The in vitro release characteristics of the POD-loaded GA micelles were investigated using the dialysis method (Hazzah et al., Citation2015). Briefly, POD-loaded GA micelles solution (1 mL) containing 5 mg/mL POD was put into the swelled dialysis bag with a molecular weight cut off of 5000 Da. Then, the dialysis bag was tied and immersed into 100 mL release medium (PBS solution supplemented with 0.5% Tween-80). The paddle speed was set at 100 rpm. The bath temperature was set at 37 ± 0.5 °C. The release medium (0.5 mL) was withdrawn at different time intervals (10 min, 0.5 h, 1 h, 1.5 h, 2 h, 3 h, 4 h, 5 h, 6 h, 8 h, 10 h, and 12 h) and replaced with an equivalent volume of a previously warmed fresh medium. The POD samples were filtered using 0.22-μm filters and analyzed by HPLC method. Each experiment was performed in triplicate.

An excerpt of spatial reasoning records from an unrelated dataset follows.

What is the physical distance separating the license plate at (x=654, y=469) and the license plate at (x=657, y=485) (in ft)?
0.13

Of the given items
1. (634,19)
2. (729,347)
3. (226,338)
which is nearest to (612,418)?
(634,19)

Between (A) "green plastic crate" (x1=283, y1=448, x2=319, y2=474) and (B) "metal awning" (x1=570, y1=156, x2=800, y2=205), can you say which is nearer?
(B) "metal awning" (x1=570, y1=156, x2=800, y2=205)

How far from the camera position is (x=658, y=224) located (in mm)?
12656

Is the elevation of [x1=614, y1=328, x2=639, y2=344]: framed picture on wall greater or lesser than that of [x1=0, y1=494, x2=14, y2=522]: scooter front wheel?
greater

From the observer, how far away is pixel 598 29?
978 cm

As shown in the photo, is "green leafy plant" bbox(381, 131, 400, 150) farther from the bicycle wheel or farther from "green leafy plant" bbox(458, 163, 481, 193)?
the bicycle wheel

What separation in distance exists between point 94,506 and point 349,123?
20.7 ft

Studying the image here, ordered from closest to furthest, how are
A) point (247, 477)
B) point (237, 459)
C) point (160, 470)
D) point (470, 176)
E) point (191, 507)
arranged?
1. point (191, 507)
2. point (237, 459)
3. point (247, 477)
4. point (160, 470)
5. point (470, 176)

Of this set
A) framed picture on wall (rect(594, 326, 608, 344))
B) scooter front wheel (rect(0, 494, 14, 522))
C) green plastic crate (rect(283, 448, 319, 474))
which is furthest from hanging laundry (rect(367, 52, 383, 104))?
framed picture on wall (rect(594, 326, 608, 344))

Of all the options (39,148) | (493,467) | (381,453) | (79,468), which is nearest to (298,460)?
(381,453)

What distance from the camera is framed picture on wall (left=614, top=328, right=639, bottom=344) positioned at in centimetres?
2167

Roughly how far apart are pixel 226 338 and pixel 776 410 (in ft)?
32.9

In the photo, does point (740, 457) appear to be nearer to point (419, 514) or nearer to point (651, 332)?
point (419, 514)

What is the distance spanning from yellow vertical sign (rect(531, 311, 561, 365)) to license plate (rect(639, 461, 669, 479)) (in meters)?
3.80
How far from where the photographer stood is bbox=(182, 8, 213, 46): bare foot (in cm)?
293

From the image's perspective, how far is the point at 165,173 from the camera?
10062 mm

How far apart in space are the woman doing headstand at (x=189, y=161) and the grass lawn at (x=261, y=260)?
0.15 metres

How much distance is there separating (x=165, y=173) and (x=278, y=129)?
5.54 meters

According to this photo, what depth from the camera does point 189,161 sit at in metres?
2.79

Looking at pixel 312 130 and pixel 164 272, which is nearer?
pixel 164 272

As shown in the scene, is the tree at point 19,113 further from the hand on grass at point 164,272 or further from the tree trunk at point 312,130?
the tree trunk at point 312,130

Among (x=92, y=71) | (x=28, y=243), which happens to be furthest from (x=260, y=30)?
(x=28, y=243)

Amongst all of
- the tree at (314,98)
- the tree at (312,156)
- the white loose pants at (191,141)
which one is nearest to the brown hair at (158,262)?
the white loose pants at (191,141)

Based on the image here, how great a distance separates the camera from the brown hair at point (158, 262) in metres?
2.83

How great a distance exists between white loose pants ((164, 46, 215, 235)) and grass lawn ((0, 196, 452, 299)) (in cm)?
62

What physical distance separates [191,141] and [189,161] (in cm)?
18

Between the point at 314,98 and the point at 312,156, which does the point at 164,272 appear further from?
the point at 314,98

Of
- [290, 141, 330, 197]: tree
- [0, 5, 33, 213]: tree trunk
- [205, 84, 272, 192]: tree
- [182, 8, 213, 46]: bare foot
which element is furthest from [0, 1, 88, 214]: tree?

In vivo drug-deposition study and skin distribution
POD formulation samples were applied to the anesthetized rats. The drug application dosage (0.796 mg/cm2) was strictly controlled and was the equivalent of the dose in the in-vitro experiments. Skin samples in anesthetized rats to which POD-loaded GA micelles formulation or the POD tincture (1, 3, and 5 mg/mL) were applied were dismantled and evaluated at each predetermined time interval (2, 4, 8, and 12 h). After being rinsed with normal saline, the skin was cut into small 1 cm2 pieces. POD was extracted from the skin layers by homogenization in 1.5 mL of methanol followed by centrifugation (15 000 rpm; 30 min). The supernatants were then collected and analyzed using HPLC.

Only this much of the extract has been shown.